Whether it’s mashed, baked, or cooked into a pie, the sweet potato you plan to enjoy this Thanksgiving is one lucky spud, because it avoided destruction by a host of viruses that infect sweet potato crops around the world each year.
In the last year, several research teams in South America have made a concerted effort to understand the genetic diversity and evolution of sweet potato viruses. Their findings highlight the important role of mixed infections in the evolution of these pathogens, and could help scientists breed virus-resistant sweet potatoes.
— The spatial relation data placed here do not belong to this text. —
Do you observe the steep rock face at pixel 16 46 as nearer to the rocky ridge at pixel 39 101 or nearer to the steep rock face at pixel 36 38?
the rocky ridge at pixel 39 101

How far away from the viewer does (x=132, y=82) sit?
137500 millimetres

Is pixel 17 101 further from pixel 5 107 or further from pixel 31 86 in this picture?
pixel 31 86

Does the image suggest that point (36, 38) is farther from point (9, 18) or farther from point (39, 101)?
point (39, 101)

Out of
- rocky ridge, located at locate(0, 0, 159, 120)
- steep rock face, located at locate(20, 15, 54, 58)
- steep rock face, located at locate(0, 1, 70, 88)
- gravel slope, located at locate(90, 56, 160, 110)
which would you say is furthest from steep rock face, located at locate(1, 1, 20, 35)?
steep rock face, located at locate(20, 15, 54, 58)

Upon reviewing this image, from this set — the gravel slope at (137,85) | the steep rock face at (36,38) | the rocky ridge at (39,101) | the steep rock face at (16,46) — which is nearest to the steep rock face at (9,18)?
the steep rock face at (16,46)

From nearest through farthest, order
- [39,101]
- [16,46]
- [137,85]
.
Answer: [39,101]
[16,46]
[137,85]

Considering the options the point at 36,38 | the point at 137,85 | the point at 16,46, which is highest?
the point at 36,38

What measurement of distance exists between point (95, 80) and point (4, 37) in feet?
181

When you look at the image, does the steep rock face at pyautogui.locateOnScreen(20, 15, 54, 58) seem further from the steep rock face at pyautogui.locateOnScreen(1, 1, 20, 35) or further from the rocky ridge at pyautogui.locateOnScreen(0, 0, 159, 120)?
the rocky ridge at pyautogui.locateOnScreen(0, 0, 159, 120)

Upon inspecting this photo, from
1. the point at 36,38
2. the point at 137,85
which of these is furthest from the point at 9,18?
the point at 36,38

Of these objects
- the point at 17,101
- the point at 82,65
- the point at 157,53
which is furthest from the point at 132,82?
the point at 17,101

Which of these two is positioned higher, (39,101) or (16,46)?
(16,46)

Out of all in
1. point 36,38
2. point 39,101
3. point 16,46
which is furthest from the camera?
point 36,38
In July, researchers at the National Agricultural Technology Institute (INTA) in Argentina sequenced the genome of sweet potato virus G (SPVG) for the first time (1). “The study of this virus may be useful in understanding its spread around the world, and maybe it will give us a clue of where the virus originated,” said Liliana Di Feo, a researcher at the Institute of Plant Pathology at INTA who led the research.
The virus was isolated from Argentinean sweet potatoes infected with multiple viruses. Di Feo’s team now plans to study the effect of single viral infections to determine how individual viruses affect crop yields.
In October, a team at Embrapa Vegetables, a government agricultural research company in Brazil, published the full genome sequences of 34 sweepovirus isolates sampled from a sweet potato bank and commercial fields in Brazil (2). They compared those sequences to pre-existing sequences of 67 sweepovirus isolates. The data provided evidence that recombination events occur within sweet potato plants, as viruses swap DNA amongst themselves. This genomic exchange has led to the emergence of new sweepovirus species, the authors wrote. They also found that the genetic diversity of sweet potato viruses in Brazil is greater than previously thought.
The Argentine team, however, found that their sweepovirus did not cluster with the other South American isolates, but appeared to be more closely related to isolates from Africa and China, said Di Feo.
References
1. Rodriguez Pardina, P.E., N. Bejerman, A.V. Luque, and L. Di Feo. 2012. Complete nucleotide sequence of an Argentinean isolate of sweet potato virus G. Virus Genes. doi:10.1007/s11262-012-0784-z.
2. Albuquerque, L.C., A.K. Inoue-Nagata, B. Pinheiro, R.O. Resende, E. Moriones, and J. Navas-Castillo. 2012. Genetic diversity and recombination analysis of sweepoviruses from Brazil. Virol J, 9:241.